Karena pengorbanan ini adalah pengorbanan suci dan dikorbankan dengan hati tulus dan suci maka Detya Bali menjadi suci juga. Setelah menjadi korban suci itu unsur-unsur kerbau itu menjadi bermacam-macam permata yang sangat tinggi nilainya, antara lain :

  1. Darahnya menjadi permata Rubi, yang dipilih oleh planet Matahari untuk mempengaruhi manusia.
  2. Perutnya menjadi permata Jambrud, yang dipilih oleh planet Marcuri dengan tujuan sama.
  3. Lemaknya menjadi Mutiara, yang dipilih oleh planet Bulan dengan tujuan yang sama.
  4. Jantungnya menjadi Mutiara Karang, yang dipilih oleh planet Mars dengan tujuan yang sama,
  5. Tangan dan kakinya menjadi Intan yang dipilih oleh planet Venus dengan tujuan yang sama.
  6. Kulitnya menjadi permata Safir Kuning, yang dipilih oleh planet Jupiter dengan tujuan yang sama.
  7. Matanya menjadi permata Safir Biru, yang dipilih oleh planet Saturnus, dengan tujuan yang sama.
  8. Air Maninya menjadi permata Safir Merah Tua, yang dipilih oleh planet Rahu dengan tujuan yang sama.
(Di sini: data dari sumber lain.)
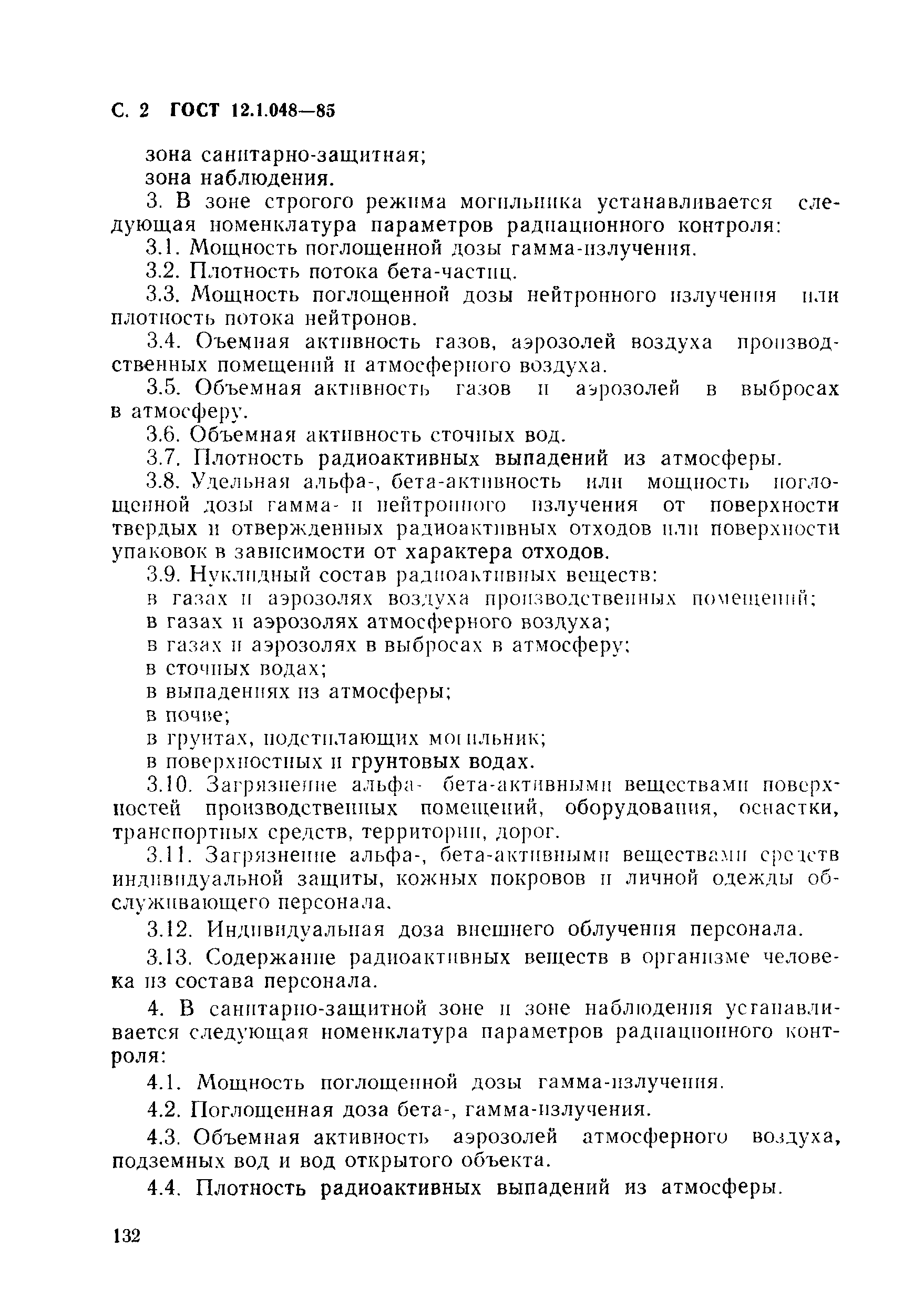 С. 2 ГОСТ 12.1.048—85

зона санитарно-защитная;
зона наблюдения.

3. В зоне строгого режима могильника устанавливается следующая номенклатура параметров радиационного контроля:

3.1. Мощность поглощенной дозы гамма-излучения.

3.2. Плотность потока бета-частиц.

3.3. Мощность поглощенной дозы нейтронного излучения или плотность потока нейтронов.

3.4. Оъемная активность газов, аэрозолей воздуха производственных помещений и атмосферного воздуха.

3.5. Объемная активность газов и аэрозолей в выбросах в атмосферу.

3.6. Объемная активность сточных вод.

3.7. Плотность радиоактивных выпадений из атмосферы.

3.8. Удельная альфа-, бета-активность или мощность поглощенной дозы гамма- и нейтронного излучения от поверхности твердых и отвержденных радиоактивных отходов или поверхности упаковок в зависимости от характера отходов.

3.9. Нуклидный состав радиоактивных веществ:
в газах и аэрозолях воздуха производственных помещений;
в газах и аэрозолях атмосферного воздуха;
в газах и аэрозолях в выбросах в атмосферу;
в сточных водах;
в выпадениях из атмосферы;
в почве;
в грунтах, подстилающих могильник;
в поверхностных и грунтовых водах.

3.10. Загрязнение альфа- бета-активными веществами поверхностей производственных помещений, оборудования, оснастки, транспортных средств, территории, дорог.

3.11. Загрязнение альфа-, бета-активными веществами средств индивидуальной защиты, кожных покровов и личной одежды обслуживающего персонала.

3.12. Индивидуальная доза внешнего облучения персонала.

3.13. Содержание радиоактивных веществ в организме человека из состава персонала.

4. В санитарно-защитной зоне и зоне наблюдения устанавливается следующая номенклатура параметров радиационного контроля:

4.1. Мощность поглощенной дозы гамма-излучения.

4.2. Поглощенная доза бета-, гамма-излучения.

4.3. Объемная активность аэрозолей атмосферного воздуха, подземных вод и вод открытого объекта.

4.4. Плотность радиоактивных выпадений из атмосферы.

132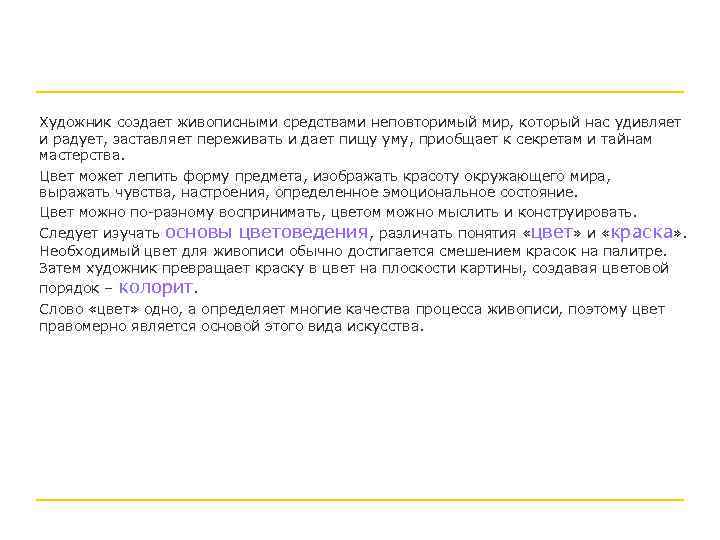 Художник создает живописными средствами неповторимый мир, который нас удивляет и радует, заставляет переживать и дает пищу уму, приобщает к секретам и тайнам мастерства.

Цвет может лепить форму предмета, изображать красоту окружающего мира, выражать чувства, настроения, определенное эмоциональное состояние.

Цвет можно по-разному воспринимать, цветом можно мыслить и конструировать.

Следует изучать основы цветоведения, различать понятия «цвет» и «краска». Необходимый цвет для живописи обычно достигается смешением красок на палитре. Затем художник превращает краску в цвет на плоскости картины, создавая цветовой порядок – колорит.

Слово «цвет» одно, а определяет многие качества процесса живописи, поэтому цвет правомерно является основой этого вида искусства.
  9. Nafasnya menjadi permata Mata Kucing dipilih oleh planet Kytu dengan tujuan yang sama.

Demikianlah makna yang tinggi pemakaian binatang kerbau dalam upacara Tawur sebagai kekayaan di dunia dapat bertambah olehnya yang tentu meningkatkan kesejahteraan umat manusia sendiri mengetahui pengaruh korban itu terhadap dirinya sendiri sesuai dengan unsur-unsur dari wujud kerbau itu yang dipilih oleh planet-planet di angkasa.